Sheila Ayala de 10 años, estuvo desaparecida durante cuatro días en octubre de 2018. Su cadáver fue encontrado en un basural, dentro del predio del «Campo Tupasy», donde funcionaba el complejo habitacional donde vivía y que fue demolido tras el asesinato. Su tío, Fabian Gonzalez Rojas, fue enjuiciado en un Juicio por Jurado, que lo declaró culpable por los delitos de homicidio agravado por alevosía y femicidio, tras un intento de abuso de la pequeña.

El pasado sábado terminó el juicio por el asesinato de Sheila Ayala, la pequeña de 10 años, a quien encontraron muerta en una bolsa de basura en San Miguel el 18 de octubre de 2018. El caso conmocionó al país.

A Sheila la ahorcaron con una sábana y la descartaron como basura en un hueco entre dos paredes, desnuda y envuelta en una bolsa de nylon. Durante el juicio se probó que el motivo fue un intento de abuso sexual.

Según la autopsia, ya muerta, en la caída sufrió la fractura de cinco costillas. Para los forenses, la distancia desde la que arrojaron el cadáver podía coincidir con la altura del balcón del departamento de los acusados por el crimen, que en un principio fueron sus tíos.

Esa fue la principal conclusión a la que llegaron los investigadores que hicieron una inspección ocular en el predio conocido como Tupasy en Villa Trujui, en San Miguel, donde vivía la familia paterna de Sheila. 

Allí desapareció la chiquita el domingo 14 de octubre y allí fue encontrado su cuerpo el jueves 18 de 2018.

Para el fiscal Gustavo Carracedo, que investigó el crimen de la nena, Leonela Ayala y su esposo Fabián Ezequiel González Rojas eran los «coautores» del homicidio agravado por alevosía. 

Los dos estuvieron presos pero a fines de 2019 se sobreseyó a la primera por falta total de pruebas, que había declarado «Tomamos alcohol y drogas y no sabemos lo que pasó». De esa forma, solo González Rojas enfrentó al jurado.

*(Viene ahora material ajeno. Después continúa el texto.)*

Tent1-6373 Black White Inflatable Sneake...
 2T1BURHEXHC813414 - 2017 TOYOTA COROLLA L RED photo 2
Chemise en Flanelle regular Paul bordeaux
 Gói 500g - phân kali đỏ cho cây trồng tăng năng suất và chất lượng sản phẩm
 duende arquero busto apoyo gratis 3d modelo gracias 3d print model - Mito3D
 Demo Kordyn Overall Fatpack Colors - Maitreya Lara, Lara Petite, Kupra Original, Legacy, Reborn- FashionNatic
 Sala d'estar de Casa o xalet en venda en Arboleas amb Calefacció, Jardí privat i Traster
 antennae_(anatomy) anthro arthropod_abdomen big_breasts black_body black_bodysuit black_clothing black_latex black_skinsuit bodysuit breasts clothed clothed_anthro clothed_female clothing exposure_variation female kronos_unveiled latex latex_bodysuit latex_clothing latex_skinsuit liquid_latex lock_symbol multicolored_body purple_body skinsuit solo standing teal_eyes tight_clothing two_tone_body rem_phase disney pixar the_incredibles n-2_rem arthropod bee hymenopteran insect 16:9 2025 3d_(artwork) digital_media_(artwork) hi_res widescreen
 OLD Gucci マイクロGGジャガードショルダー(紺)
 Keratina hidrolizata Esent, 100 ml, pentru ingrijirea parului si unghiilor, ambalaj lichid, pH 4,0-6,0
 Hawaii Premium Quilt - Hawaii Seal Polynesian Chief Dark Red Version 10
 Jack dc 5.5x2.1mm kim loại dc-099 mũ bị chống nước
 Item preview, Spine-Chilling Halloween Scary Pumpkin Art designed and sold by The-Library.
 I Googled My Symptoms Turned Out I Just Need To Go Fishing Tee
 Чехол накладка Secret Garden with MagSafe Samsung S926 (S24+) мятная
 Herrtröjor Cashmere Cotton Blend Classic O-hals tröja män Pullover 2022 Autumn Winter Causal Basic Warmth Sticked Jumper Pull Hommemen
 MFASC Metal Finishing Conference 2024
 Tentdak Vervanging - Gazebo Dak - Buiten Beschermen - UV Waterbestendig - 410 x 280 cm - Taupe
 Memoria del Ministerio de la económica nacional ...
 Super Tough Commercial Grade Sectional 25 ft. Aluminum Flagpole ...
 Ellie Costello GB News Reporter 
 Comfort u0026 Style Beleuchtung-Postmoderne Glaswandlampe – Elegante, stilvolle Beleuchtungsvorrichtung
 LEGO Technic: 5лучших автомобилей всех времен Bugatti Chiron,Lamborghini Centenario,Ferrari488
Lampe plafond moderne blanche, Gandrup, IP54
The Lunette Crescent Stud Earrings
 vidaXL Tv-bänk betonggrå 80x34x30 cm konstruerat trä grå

Antes de enfrentar el juicio, el abogado de González Rojas había señalado la falta de pruebas sobre su defendido: 

«No hay ni una sola prueba contra él. Lo único que hay es esa sabanita de Disney que estaba en su cama y luego apareció alrededor del cuello de la niña», señaló, quien además no descartó que esa tela haya sido «plantada» por los policías que ya habían allanado el domicilio del acusado antes de que se encontrara el cadáver. El acusado había señalado a Víctor Gómez, su primo y quien encontró el cuerpo, como responsable del hecho.

En su momento, la mamá de Sheila había pedido que ambos acusados respondieran por el crimen: “Pido justicia por mi hija. Fueron los dos. Son responsables, que queden presos, que les den la condena máxima y que no salgan nunca más”, visiblemente furiosa.

La fiscal Roxana Tornett tuvo a cargo la acusación contra González Rojas en el juicio por jurados. 

¿Cuál fue el motivo? El abuso sexual, que llevó al ahorcamiento a lazo de la niña, para luego envolverla y tirarla al basural armado entre dos medianeras. 

Con un perito psicólogo se buscó construir el estado psicológico del acusado, sobre un acto fallido de un abuso sexual anterior que impactó muchísimo al jurado.

El jurado deliberó dos horas y media. Las discusiones fueron ardorosas y subidas de tono, pero se llegó a la unanimidad y condenaron a González Rojas. De entre las múltiples opciones, eligieron el homicidio agravado por alevosía y femicidio.

El juez técnico a cargo de la dirección del debate fue Javier Antonucci. En los próximos días, en la audiencia de cesura, le impondrá la pena al condenado, luego de escuchar a ambas partes discutir sobre el monto definitivo de la sanción.